→ Exercise 1: Return the records exactly as they appear, everything from the line containing "For the terracotta" down to the line containing "11.6 inches", with both of those lines included.

→ Passage shown:
Smarty <nobody@nobody.com> wrote:

>It really doesn't raise the fuel bill, since the furnace cycle is exactly
>the same whether or not the humidifier is installed...


Wrong. It takes 1000 Btu to evaporate a pound of water.

>The humidifier has a very small fan inside which does draw a negligible
>amount of electricity, but this is the only "fuel" required.


Wrong. That's a tiny part of the fuel requirement.

>If your point is that adding ***ANY*** humidifier requires energy, (in this
>case a very small amount)


Wrong. How much energy do you need to keep your house RH 50% at 70 F
with an indoor humidity ratio wi = 0.00787 pounds of water per pound
of dry air when the outdoor humidity ratio wo = 0.0025, with 200 cfm
of natural air leakage?

>... In my case, I still need a humidifier even when the house has been
>carefully insulated, weather-stripped, and sealed.


Sounds like you need more airsealing. How much fresh air would you need
for wintertime DEhumidification, given Andersen's estimate that an average
family of 4 evaporates 2 gallons per day of water indoors by breathing,
showering, cooking, washing floors, and some green plants?

>... I know it would be very attractive not to use any humidifier whatsoever,
>but in the area where I live where subzero temperatures occur commonly in
>the long winters, the only way I have been able to get a comfortable house
>which has no dew on the windows but is nicely humidified... is to use
>a powered humidifier and to control it with an outdoor temperature sensor.


Wrong. Given your natural indoor humidity sources, you might keep a more
airtight house at a comfortable indoor RH with a lower fuel bill with
simple ventilation controls.

Nick

Smarty

2007-05-23, 5:25 pm

Nick,

Let's go through this point by point.

>
> Wrong. It takes 1000 Btu to evaporate a pound of water.
>


I disagree. Since the furnace cycles exclusively on temperature and the
burner cycle is determined by the thermostat, the only way your claim would
have the potential to be correct would be if the moist humidified air
requires more energy to heat than the same air if it were to be dry. If this
is indeed your argument, then your claim is wrong and specious, since your
alternative "airsealed" humidification approach would, in fact, require this
additional energy as well. Whether the moisture was added by my humdifier or
retained naturally by better weathersealing, the incremental cost of energy
to heat the same moisture-laden air which is aritificially humidified with
the humidifier should therefore be ***the same** as the energy to heat the
moist air resulting from better airsealing.

→ Information supplied:
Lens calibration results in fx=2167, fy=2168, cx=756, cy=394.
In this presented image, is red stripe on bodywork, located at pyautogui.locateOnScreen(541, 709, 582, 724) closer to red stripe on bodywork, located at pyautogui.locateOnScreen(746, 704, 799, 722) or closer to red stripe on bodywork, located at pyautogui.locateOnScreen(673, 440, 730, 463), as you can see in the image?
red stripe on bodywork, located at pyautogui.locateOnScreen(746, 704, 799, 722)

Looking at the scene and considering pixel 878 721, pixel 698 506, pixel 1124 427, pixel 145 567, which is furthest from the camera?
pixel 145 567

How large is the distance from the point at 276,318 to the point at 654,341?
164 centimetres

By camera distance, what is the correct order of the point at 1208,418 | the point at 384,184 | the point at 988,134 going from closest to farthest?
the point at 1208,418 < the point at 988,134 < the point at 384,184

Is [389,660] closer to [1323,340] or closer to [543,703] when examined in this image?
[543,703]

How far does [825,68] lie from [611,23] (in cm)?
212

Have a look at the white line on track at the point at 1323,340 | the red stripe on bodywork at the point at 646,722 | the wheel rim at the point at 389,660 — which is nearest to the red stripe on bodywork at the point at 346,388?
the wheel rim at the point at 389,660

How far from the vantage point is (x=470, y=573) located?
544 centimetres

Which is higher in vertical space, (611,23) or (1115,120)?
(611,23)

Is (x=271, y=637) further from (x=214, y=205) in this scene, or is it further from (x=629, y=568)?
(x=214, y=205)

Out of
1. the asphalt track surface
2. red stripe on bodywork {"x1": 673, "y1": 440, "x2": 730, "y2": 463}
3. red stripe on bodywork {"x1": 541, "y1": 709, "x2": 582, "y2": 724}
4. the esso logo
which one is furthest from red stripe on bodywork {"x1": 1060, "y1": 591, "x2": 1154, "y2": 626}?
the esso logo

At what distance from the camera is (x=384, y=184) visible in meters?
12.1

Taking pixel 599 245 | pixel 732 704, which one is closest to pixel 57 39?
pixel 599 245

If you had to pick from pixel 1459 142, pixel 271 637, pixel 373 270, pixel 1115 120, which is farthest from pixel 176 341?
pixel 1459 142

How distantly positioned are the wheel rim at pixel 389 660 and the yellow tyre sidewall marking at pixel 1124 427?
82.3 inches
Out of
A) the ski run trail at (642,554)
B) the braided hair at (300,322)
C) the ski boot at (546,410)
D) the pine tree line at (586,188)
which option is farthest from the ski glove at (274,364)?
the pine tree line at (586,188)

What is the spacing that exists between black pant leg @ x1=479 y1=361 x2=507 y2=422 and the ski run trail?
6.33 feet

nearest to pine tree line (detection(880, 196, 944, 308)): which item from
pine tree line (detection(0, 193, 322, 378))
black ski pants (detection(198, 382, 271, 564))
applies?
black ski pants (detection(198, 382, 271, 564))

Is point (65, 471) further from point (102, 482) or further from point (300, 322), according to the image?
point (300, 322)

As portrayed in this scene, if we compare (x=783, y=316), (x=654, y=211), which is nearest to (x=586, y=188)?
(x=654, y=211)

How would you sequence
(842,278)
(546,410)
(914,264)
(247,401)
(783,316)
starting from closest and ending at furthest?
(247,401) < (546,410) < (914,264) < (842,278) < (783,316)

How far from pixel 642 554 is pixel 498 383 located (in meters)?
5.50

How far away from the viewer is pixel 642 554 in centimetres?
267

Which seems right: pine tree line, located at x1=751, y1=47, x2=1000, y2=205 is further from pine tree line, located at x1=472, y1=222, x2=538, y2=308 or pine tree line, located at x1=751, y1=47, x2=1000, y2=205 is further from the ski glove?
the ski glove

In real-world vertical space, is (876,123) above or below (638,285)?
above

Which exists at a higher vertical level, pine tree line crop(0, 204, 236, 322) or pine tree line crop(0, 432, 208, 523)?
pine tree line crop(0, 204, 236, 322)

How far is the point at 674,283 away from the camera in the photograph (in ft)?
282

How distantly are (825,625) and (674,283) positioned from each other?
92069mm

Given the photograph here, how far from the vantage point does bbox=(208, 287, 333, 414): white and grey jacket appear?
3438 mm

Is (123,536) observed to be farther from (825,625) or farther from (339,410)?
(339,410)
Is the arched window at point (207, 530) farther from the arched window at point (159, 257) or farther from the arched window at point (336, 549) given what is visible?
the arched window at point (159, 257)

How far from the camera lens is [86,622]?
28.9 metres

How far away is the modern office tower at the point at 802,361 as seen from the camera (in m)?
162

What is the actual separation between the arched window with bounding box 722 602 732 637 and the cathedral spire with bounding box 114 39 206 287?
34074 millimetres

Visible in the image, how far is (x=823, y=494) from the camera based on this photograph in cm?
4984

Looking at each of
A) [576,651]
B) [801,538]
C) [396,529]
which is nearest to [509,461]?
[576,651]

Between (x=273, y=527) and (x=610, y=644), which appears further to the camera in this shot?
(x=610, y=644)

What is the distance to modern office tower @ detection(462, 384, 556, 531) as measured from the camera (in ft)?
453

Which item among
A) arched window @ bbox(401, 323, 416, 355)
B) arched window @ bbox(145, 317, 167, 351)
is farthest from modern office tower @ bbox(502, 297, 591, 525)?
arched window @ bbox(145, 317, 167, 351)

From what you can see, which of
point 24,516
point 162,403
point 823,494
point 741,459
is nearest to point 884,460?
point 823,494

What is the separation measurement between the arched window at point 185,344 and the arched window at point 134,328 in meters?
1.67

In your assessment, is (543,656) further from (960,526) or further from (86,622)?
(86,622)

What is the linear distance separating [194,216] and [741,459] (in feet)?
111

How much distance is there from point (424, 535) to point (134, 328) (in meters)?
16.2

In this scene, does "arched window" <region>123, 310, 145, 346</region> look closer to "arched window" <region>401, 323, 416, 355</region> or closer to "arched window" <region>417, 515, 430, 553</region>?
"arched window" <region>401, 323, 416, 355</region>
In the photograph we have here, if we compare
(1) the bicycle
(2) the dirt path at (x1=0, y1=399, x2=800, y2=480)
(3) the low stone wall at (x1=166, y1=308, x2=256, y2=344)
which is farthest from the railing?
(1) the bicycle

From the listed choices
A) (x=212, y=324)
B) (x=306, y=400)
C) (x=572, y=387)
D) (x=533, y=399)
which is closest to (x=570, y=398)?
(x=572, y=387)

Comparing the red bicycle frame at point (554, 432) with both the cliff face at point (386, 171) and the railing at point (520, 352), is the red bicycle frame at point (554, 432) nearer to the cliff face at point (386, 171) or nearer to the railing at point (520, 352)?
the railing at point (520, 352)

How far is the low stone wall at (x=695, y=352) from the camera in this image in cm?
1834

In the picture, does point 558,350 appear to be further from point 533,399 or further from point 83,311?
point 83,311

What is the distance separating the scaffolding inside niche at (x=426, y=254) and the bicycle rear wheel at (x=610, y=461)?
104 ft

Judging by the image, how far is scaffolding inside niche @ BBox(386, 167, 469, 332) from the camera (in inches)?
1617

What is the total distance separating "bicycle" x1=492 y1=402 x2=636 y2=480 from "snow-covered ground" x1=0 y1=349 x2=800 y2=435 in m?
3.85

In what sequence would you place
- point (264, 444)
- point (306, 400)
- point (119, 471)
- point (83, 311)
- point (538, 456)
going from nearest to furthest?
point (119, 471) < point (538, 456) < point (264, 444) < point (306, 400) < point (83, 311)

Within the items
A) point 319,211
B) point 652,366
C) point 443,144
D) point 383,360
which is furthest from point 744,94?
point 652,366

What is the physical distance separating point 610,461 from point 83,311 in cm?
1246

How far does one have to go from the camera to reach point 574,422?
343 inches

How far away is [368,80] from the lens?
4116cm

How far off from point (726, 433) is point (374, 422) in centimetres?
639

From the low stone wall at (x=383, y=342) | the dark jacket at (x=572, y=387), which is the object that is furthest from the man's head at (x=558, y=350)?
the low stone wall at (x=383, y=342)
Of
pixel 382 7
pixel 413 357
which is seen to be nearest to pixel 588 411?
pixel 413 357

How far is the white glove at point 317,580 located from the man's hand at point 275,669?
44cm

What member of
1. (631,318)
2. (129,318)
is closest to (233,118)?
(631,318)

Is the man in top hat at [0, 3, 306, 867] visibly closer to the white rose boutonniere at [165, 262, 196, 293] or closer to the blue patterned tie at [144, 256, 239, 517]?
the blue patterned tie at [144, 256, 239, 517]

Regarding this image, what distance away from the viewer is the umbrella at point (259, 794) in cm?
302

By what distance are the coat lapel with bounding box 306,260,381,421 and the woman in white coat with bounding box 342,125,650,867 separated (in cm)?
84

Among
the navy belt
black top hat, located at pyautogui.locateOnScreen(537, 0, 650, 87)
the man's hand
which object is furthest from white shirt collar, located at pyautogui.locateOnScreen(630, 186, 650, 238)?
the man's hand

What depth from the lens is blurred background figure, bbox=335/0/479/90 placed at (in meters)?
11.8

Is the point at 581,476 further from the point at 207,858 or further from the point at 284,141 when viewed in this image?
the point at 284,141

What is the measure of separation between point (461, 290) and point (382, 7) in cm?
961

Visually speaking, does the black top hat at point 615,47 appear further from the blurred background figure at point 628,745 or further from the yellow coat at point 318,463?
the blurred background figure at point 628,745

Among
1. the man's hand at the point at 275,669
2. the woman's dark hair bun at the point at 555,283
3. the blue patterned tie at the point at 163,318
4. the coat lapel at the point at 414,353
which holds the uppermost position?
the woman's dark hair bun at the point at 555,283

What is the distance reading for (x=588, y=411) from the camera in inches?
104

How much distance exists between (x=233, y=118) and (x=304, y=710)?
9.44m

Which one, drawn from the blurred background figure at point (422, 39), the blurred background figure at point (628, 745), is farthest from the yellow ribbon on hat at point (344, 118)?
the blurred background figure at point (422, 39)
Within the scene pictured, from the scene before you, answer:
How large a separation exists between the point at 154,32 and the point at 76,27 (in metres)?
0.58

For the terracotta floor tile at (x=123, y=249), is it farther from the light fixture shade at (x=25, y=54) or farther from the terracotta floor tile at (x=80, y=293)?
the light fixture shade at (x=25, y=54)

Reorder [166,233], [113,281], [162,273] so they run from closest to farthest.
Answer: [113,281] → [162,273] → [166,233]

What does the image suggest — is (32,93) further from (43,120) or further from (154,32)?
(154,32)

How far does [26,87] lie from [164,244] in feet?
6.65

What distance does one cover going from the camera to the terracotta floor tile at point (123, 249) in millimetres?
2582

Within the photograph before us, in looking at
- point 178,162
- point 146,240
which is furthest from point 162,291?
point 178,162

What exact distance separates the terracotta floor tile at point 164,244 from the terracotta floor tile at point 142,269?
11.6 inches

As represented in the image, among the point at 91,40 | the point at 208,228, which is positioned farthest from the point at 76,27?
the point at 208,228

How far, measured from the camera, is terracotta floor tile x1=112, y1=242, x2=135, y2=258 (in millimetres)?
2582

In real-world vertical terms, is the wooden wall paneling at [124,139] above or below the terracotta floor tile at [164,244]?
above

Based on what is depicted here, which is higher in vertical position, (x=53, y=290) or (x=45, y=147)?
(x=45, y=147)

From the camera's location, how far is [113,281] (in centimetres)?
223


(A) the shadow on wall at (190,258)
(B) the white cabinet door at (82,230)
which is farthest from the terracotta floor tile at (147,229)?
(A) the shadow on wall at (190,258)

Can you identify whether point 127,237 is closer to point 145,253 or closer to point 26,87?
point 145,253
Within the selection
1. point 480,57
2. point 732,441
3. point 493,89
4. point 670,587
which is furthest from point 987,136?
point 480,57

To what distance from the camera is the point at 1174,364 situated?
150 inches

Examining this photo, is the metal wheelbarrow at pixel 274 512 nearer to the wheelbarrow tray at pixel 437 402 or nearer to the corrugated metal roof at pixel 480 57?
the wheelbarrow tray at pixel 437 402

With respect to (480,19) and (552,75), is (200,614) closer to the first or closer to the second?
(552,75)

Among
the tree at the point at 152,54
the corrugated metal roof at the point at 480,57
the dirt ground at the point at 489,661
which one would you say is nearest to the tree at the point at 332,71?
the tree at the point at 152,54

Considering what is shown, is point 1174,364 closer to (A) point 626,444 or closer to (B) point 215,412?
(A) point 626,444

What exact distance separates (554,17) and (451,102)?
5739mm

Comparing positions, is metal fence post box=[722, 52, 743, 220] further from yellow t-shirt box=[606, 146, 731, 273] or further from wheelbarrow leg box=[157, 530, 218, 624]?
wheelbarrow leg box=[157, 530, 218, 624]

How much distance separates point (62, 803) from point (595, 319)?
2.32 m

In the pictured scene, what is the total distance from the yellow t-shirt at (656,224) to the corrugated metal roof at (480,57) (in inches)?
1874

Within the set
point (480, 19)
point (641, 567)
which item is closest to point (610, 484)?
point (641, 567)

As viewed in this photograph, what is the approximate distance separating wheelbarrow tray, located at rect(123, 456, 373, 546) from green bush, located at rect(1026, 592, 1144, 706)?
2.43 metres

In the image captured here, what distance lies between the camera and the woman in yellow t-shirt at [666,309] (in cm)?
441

→ Exercise 2:
Answer these questions from the passage on humidifiers, one answer per line:
(a) How many Btu does the passage say it takes to evaporate a pound of water?
(b) According to Andersen's estimate, how many gallons of water per day does an average family of 4 evaporate indoors?
(c) How much natural air leakage, in cfm, is given in the question about keeping a house at 50% RH?

→ Task response 1:
For the terracotta floor tile at (x=123, y=249), is it farther from the light fixture shade at (x=25, y=54) or farther from the terracotta floor tile at (x=80, y=293)?
the light fixture shade at (x=25, y=54)

Reorder [166,233], [113,281], [162,273] so they run from closest to farthest.
Answer: [113,281] → [162,273] → [166,233]

What does the image suggest — is (32,93) further from (43,120) or further from (154,32)?
(154,32)

How far does [26,87] lie from [164,244] in feet?
6.65

What distance does one cover going from the camera to the terracotta floor tile at point (123, 249) in millimetres?
2582

Within the photograph before us, in looking at
- point 178,162
- point 146,240
which is furthest from point 162,291?
point 178,162

What exact distance separates the terracotta floor tile at point 164,244 from the terracotta floor tile at point 142,269?
11.6 inches

→ Task response 2:
(a) 1000 Btu
(b) 2 gallons
(c) 200 cfm